Saved data entries:

━━━

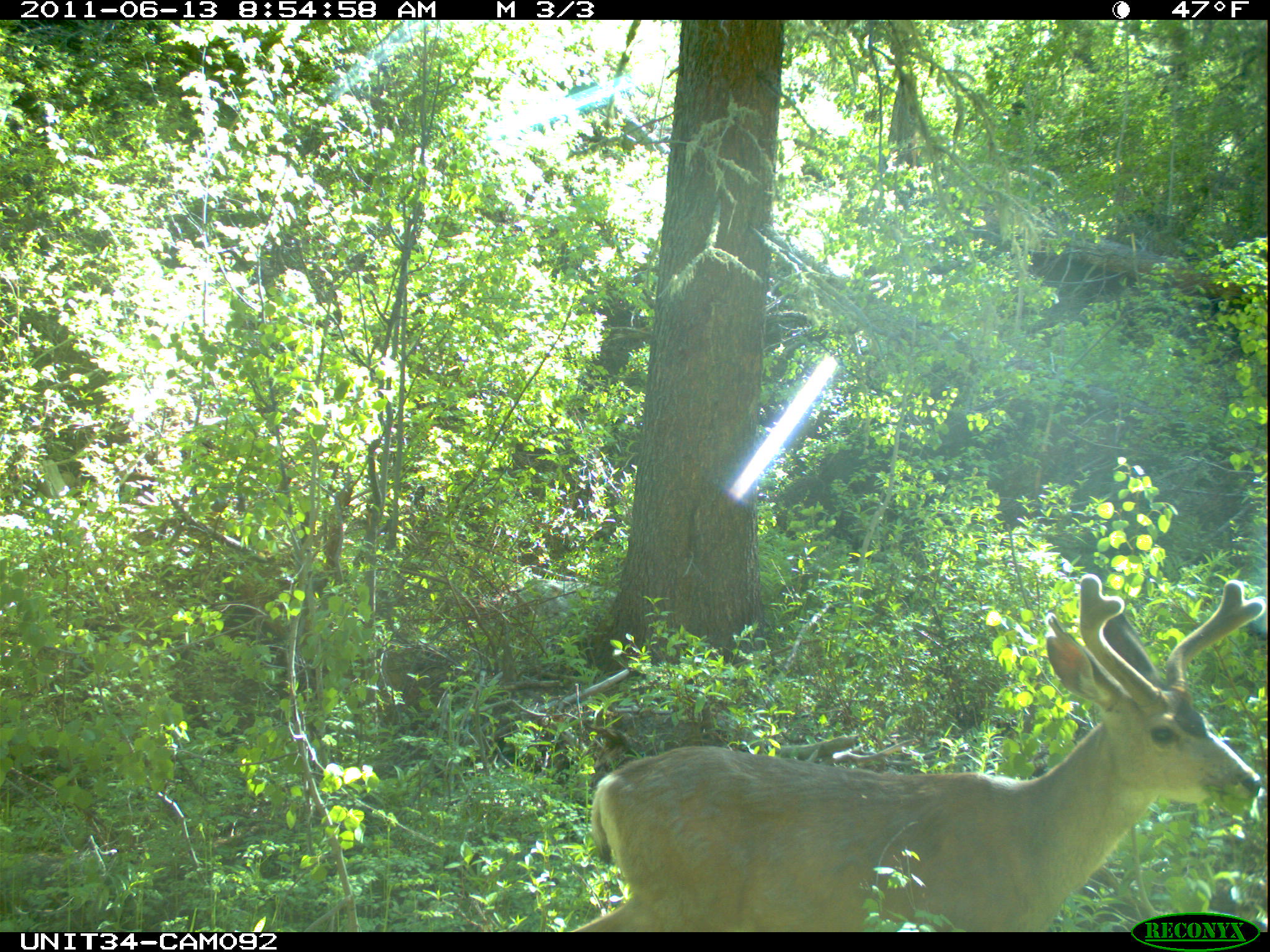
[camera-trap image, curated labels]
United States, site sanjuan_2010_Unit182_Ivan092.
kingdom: Animalia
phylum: Chordata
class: Mammalia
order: Artiodactyla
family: Cervidae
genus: Odocoileus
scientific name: Odocoileus hemionus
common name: mule deer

━━━

Problem: From the line that contains "phylum: Chordata" through the last line of the records above, copy every line exactly and leave out the rest.

Answer section:
phylum: Chordata
class: Mammalia
order: Artiodactyla
family: Cervidae
genus: Odocoileus
scientific name: Odocoileus hemionus
common name: mule deer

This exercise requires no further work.